◆ DIRECTIVE 1: Write out every one of the records that follow the text, keeping each line's wording unchanged and leaving out the picture markers.

Paul Sebestyén
I had never sung in Hungarian before. Actually, I had never spoken or done anything in Hungarian. Yet, here I was, one of twenty or so, who had gathered in what was then the lounge of the North Park College Campus Center. It was the sometimes haunt of a most amazing and unique man, Dr. Paul Sebestyén. He was one of my philosophy professors. We had gath-ered to surprise him with a celebration honoring his seventieth birthday. That gathering was like most others convened around him—you might begin with the illusion that you were in charge of the meeting or at least a guide for how things were to go. This illusion rarely lasted longer than the first exchange with Dr. Sebestyén. After our boisterous offering of “Surprise!” and “Happy Birthday!,” we attempted a round of greetings and speeches which were promptly interrupted by Dr. Sebestyén’s loud and passionate question, “I suppose you all know how to sing Happy Birthday in Hungarian?” We, of course, fell silent. In response, he put on a broad grin and said, “Vell, eef you do not know how, then I suppose I must teach you!” Whereupon he taught us a Hungarian birthday chant, the title of which I remember, and can only transliterate, as “Eelyennure!” He was not at all satisfied with our first renditions, but, after about fifteen minutes of rehearsal, we got the hang of it. When the party eventually ended, we dispersed around the campus singing and sounding like drunken Hungarian soldiers. That was exactly twenty-five years ago, this April 19th. I have now been asked to help celebrate Dr. Sebestyén’s birthday once more—this time his ninety-fifth!

Web page caption snippets
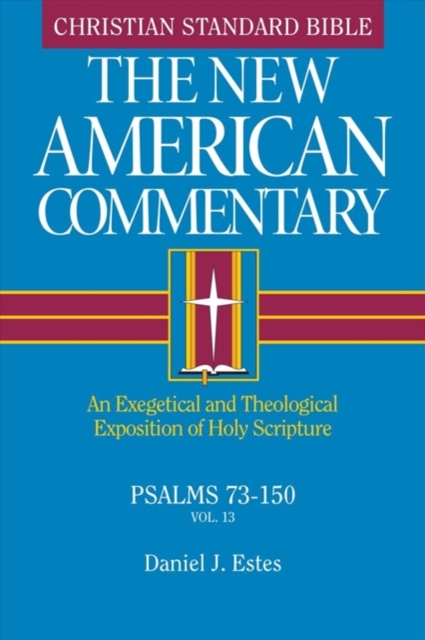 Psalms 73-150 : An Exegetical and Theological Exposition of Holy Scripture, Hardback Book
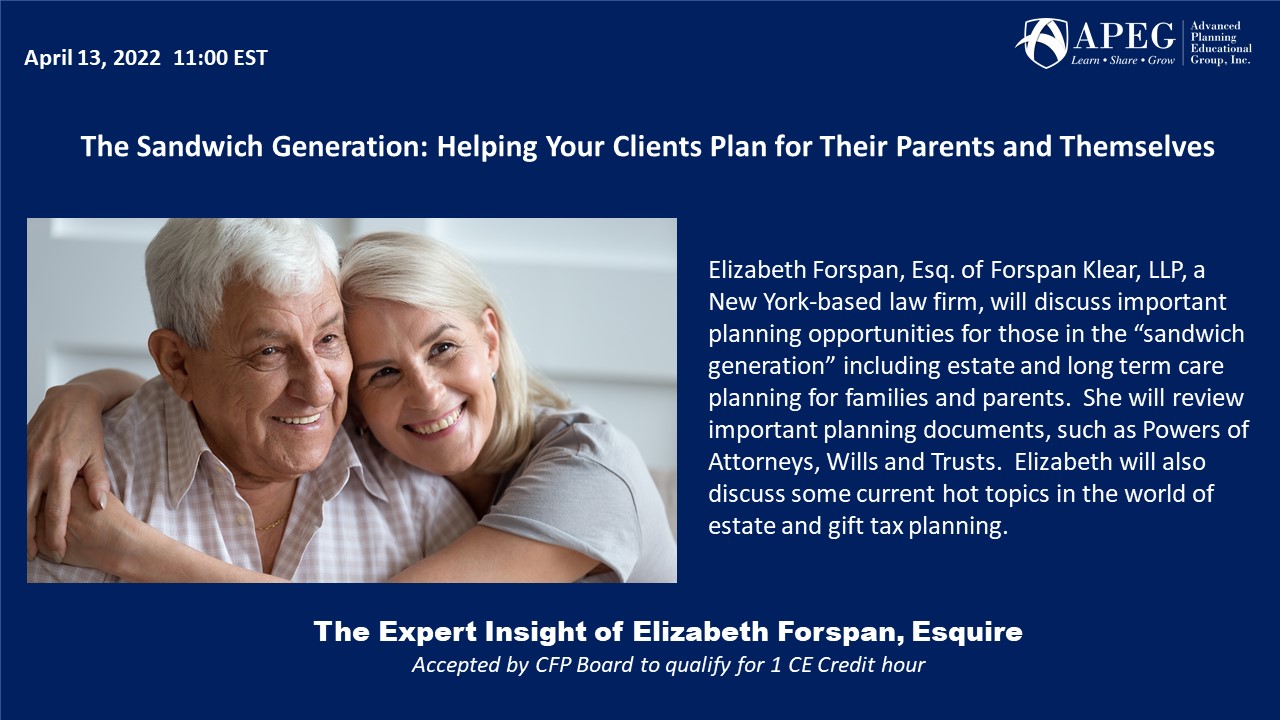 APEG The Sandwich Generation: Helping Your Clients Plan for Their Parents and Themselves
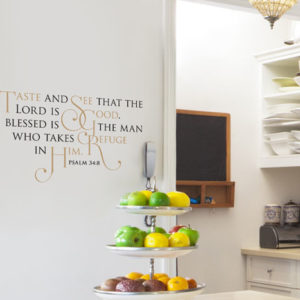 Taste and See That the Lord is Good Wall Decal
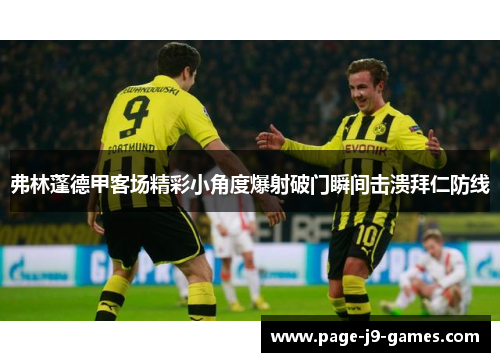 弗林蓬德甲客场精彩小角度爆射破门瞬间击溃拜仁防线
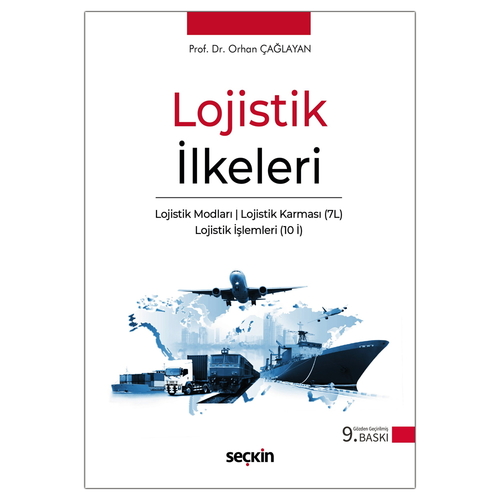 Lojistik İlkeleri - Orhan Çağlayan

◆ DIRECTIVE 2: Please carry the recollection of Dr. Paul Sebestyén's birthday celebrations further, picking up after its final sentence.

◆ YOUR RESPONSE 1:
 Psalms 73-150 : An Exegetical and Theological Exposition of Holy Scripture, Hardback Book
 APEG The Sandwich Generation: Helping Your Clients Plan for Their Parents and Themselves
 Taste and See That the Lord is Good Wall Decal
 弗林蓬德甲客场精彩小角度爆射破门瞬间击溃拜仁防线
 Lojistik İlkeleri - Orhan Çağlayan

◆ YOUR RESPONSE 2:
Paul Sebestyén is a legend for many of the vast diaspora of the North Park community. I got to know him my freshman year; we were introduced by Gail Johnson, a mutual friend, while I was taking my “Introduction to Philosophy” course. I had seen him walking around the campus wearing his trademark blue windbreaker (he switched to gold in the summer) and his white Stan Smith tennis shoes. When he was told that I was a philosophy student, he immediately exclaimed in a dramatic voice of high praise, textured with a rippling Hungarian accent, “O, so you are the famous Peter Sandstrom, who knows all about philosophy!” I started laughing and said, “I don’t think I’m quite there yet.” He retorted, “Vell, you are Peter Sandstrom, are you not?” “Well, yes.” “And you are a student of philosophy, are you not?” “Uh, yes.” “Ah, ha! There you are! As I told you! You must be him! I vaz right, you know.” The marvel of this story is that this kind of event was repeated countless times for countless North Parkers. “The Famous” individuals from North Park are legion. We were granted immediate respect and the gift of high regard— even more, the blessing of inclusion in Paul Sebestyén’s circle of conversation.
Starting that winter and throughout the remainder of my college career, I would spend many hours in the dining hall or The Cranny or the student lounge in extended, wondrous dialogues with Dr. Sebestyén. Quite often, Lionel Edes, the other philosophy major in our class, was a participant in these conversations. Lionel and I often came to the dining hall straight from one of our class sessions with either Elder Lindahl or Mel Soneson, the other professors in the philosophy department. Sitting across the table from Dr. Sebestyén, Lionel and I would rehash and discuss the ideas of the day, especially those with which we were having difficulty (for me these were usually many). Sometimes, after an hour or so, we would notice Dr. Sebestyén nodding off into a deep nap. Eventually, Lionel and I would reach an impasse and, after an extended silence, would finally consume our unfinished desserts. Thereupon, Dr. Sebestyén would open his eyes, look at us, and begin to recount the entire discussion Lionel and I had had for the past hour, point by point (often, mistaken argument by mistaken argument). He would offer commentary on each step of our approach to the problem and would ask questions about our ideas. Most often, he would end with a high compliment for our efforts. He would then breathe in deeply, exhale mightily, utter his characteristic (I daresay “famous”) “Hoy, hoy!”, get up, and leave us like some latter-day Socrates taking leave of the Symposium late at night. This was in large measure how I learned to become a philosopher at North Park.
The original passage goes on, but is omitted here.